RAL Tier1 weekly operations castor 17/01/2011

From GridPP Wiki
Jump to: navigation, search

Operations News

  • Started testing wirth CEDA on facilities
  • Agreed a preliminary structure for CASTOR configuration within Quattor
  • Possible cause of disk servers becoming unresponsive identified as use of TCP by rsyslog. Investigating switching to UDP.
  • Certification now upgraded to 2.1.9-6
  • Several disk servers went into intervention with various errors, mostly in CMS
  • Dicussed merging of ATLAS disk pools.
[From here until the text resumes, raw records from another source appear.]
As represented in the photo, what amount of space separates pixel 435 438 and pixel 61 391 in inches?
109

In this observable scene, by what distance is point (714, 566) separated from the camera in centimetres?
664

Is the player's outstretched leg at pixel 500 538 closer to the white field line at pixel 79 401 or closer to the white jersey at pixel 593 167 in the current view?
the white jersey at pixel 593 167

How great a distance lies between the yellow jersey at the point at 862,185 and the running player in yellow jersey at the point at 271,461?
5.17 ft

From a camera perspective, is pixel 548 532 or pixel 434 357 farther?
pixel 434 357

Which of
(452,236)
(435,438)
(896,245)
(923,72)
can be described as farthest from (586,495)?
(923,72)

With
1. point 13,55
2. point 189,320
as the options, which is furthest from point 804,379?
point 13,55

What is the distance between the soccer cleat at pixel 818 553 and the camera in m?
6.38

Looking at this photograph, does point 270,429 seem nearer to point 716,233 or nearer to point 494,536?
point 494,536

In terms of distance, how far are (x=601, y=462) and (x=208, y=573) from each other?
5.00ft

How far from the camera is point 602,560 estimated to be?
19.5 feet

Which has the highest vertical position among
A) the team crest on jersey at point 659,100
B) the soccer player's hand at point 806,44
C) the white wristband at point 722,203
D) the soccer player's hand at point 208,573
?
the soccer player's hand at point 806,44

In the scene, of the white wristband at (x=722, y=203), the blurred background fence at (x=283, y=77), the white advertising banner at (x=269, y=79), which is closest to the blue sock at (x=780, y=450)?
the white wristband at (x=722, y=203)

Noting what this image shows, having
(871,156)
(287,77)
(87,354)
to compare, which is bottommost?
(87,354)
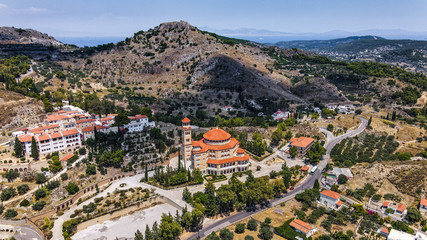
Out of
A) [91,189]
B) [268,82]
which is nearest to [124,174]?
[91,189]

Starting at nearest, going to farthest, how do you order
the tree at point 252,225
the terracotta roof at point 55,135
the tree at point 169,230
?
the tree at point 169,230 < the tree at point 252,225 < the terracotta roof at point 55,135

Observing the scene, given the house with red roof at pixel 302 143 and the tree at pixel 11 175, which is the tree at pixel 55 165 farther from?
the house with red roof at pixel 302 143

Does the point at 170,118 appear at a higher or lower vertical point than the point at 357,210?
higher

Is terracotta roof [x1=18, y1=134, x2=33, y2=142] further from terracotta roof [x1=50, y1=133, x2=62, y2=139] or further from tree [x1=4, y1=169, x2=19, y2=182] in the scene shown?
tree [x1=4, y1=169, x2=19, y2=182]

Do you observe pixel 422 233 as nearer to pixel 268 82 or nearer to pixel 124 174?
pixel 124 174

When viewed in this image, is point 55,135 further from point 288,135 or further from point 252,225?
point 288,135

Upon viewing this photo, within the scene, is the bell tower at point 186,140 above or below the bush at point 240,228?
above

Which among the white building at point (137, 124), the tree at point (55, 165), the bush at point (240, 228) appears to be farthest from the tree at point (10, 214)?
the bush at point (240, 228)

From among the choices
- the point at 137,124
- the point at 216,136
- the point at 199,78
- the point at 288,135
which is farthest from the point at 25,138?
the point at 199,78
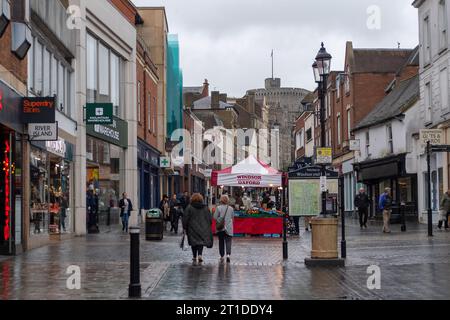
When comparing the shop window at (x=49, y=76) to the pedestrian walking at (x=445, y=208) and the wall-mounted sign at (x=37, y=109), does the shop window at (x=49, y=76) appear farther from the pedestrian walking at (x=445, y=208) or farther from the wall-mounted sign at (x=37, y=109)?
the pedestrian walking at (x=445, y=208)

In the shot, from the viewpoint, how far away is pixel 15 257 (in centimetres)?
1895

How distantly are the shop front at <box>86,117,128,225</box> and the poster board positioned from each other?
30.7 ft

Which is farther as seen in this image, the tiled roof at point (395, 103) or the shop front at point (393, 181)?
the tiled roof at point (395, 103)

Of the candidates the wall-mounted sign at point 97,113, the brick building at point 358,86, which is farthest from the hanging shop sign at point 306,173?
the brick building at point 358,86

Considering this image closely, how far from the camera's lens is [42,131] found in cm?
2041

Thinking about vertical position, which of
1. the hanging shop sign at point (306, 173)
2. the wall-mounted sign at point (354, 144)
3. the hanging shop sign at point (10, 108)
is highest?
the wall-mounted sign at point (354, 144)

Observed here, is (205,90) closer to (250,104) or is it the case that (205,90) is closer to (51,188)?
(250,104)

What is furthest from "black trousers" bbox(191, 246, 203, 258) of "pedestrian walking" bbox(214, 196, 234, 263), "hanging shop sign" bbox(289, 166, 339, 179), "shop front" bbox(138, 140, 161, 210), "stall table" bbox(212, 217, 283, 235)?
"shop front" bbox(138, 140, 161, 210)

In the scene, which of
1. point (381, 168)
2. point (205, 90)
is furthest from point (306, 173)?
point (205, 90)

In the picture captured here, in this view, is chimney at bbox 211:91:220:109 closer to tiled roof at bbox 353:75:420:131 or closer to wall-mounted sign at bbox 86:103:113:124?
tiled roof at bbox 353:75:420:131

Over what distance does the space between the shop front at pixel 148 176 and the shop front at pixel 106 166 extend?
12.5ft

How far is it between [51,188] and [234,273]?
35.9ft

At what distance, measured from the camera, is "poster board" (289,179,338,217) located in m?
24.1

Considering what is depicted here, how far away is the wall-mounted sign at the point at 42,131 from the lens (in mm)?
20375
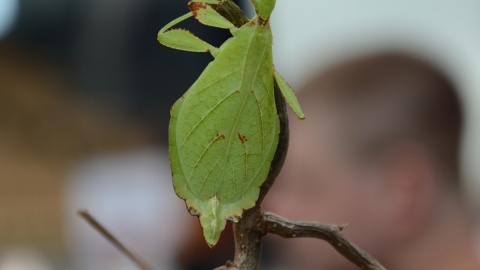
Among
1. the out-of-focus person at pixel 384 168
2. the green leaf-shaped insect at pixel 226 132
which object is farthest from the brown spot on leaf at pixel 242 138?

Best approach will be discussed with CERN later this week.

Operations Issues

  • T2K caused DoS on SRM because their production jobs were hitting us with 75k srmLs requests/hr. T2K looking into this.

Blocking issues

  • Lack of production-class hardware running ORACLE 10g needs to be resolved prior to CASTOR for Facilities going into full production

Planned, Scheduled and Cancelled Interventions

Entries in/planned to go to GOCDB

Description Start End Type Affected VO(s) Lead by
Update ATLAS disk servers to SL5 64bit 17/01/2011 08:00 18/12/2011 16:00 Downtime ATLAS MV

Advanced Planning

  • Upgrade CMS, Gen disk servers to SL5 64bit and Quattorize the non-Quattorized disk servers
  • CASTOR certification and upgrade to 2.1.9-10 which incorporates the fix for gridftp-internal to support multiple service classes, enabling checksums for Gen


  • Castor on Call person: Chris
  • Staff absence/out of the office:
    • Matthew, Shaun at CERN (Thu-Fri)
    • Richard (Fri)